Open this lesson in your favourite AI. It'll walk you through the why, explain the demo, and quiz you on the try-it list.
A pod can schedule onto a GPU node and still not actually see the GPU, because of a runtime misconfiguration, a missing capability, or a driver mismatch. The single fastest way to prove a container has real GPU access is to run nvidia-smi inside it — if it lists the device, you have a working stack end to end. Making this verification a reflex saves hours: instead of debugging why your training job is mysteriously slow, you run one command and instantly learn whether the container even sees the hardware. This is the 'is it plugged in' check for every GPU workload.
Exec into a GPU pod and run nvidia-smi. A correct setup prints the GPU model, driver and CUDA versions, memory, and any running processes. If it errors with 'command not found' or 'no devices', the runtime isn't injecting the GPU.
Use these three in order. Each builds on the one before.
In one paragraph, what does running nvidia-smi inside a pod tell me, and why is it the first thing to check?
Walk me through how the NVIDIA container runtime injects the GPU device and driver into a container so that nvidia-smi works inside it.
A pod scheduled onto a GPU node but nvidia-smi reports 'No devices were found'. Given the runtime injection mechanism, what are the most likely causes in priority order?

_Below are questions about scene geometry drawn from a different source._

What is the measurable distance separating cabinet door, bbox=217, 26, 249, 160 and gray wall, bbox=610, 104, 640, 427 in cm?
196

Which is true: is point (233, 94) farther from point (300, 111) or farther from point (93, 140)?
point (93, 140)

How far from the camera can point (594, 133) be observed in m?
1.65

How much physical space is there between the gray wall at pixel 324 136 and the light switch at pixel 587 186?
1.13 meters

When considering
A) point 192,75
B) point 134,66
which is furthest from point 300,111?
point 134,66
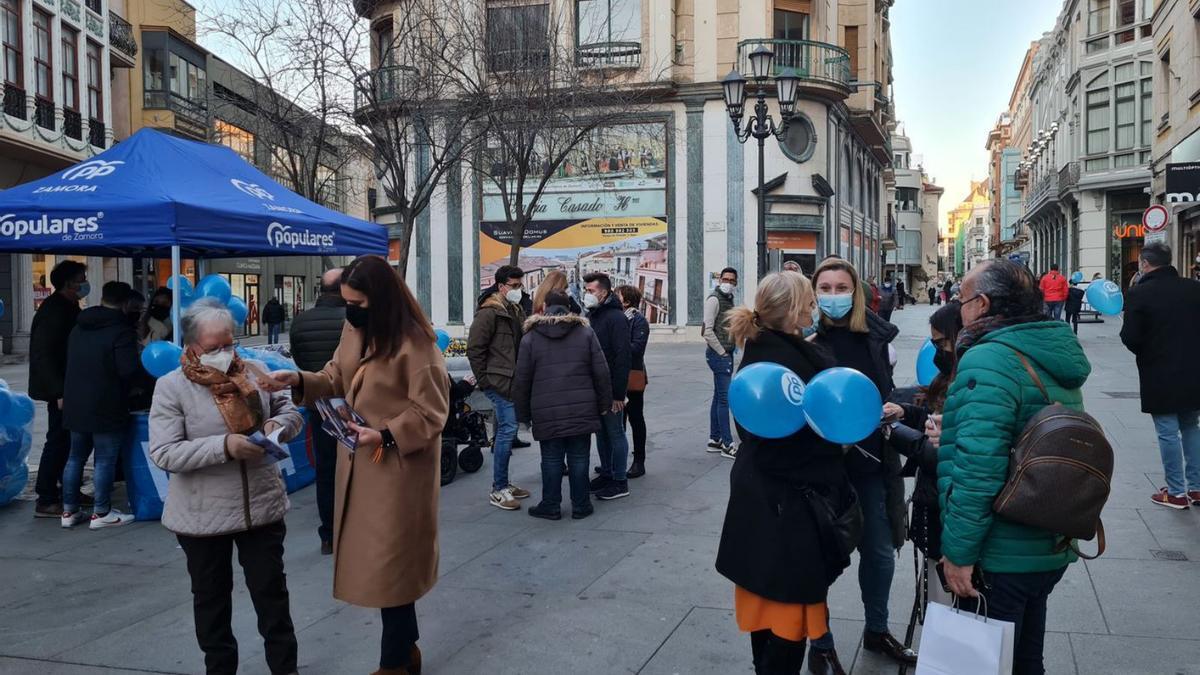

# Run a throwaway pod that just calls nvidia-smi
kubectl run gpu-check --rm -it --restart=Never \
--image=nvcr.io/nvidia/cuda:12.5.0-base-ubuntu22.04 \
--overrides='{"spec":{"containers":[{"name":"gpu-check","image":"nvcr.io/nvidia/cuda:12.5.0-base-ubuntu22.04","command":["nvidia-smi"],"resources":{"limits":{"nvidia.com/gpu":1}}}]}}'
# Or exec into an existing GPU pod
kubectl exec -it cuda-vectoradd -- nvidia-smi
# Healthy output shows a table with the GPU name, driver/CUDA version,
# memory usage, and a process list. "No devices were found" means the
# container did not get GPU access despite scheduling onto a GPU node.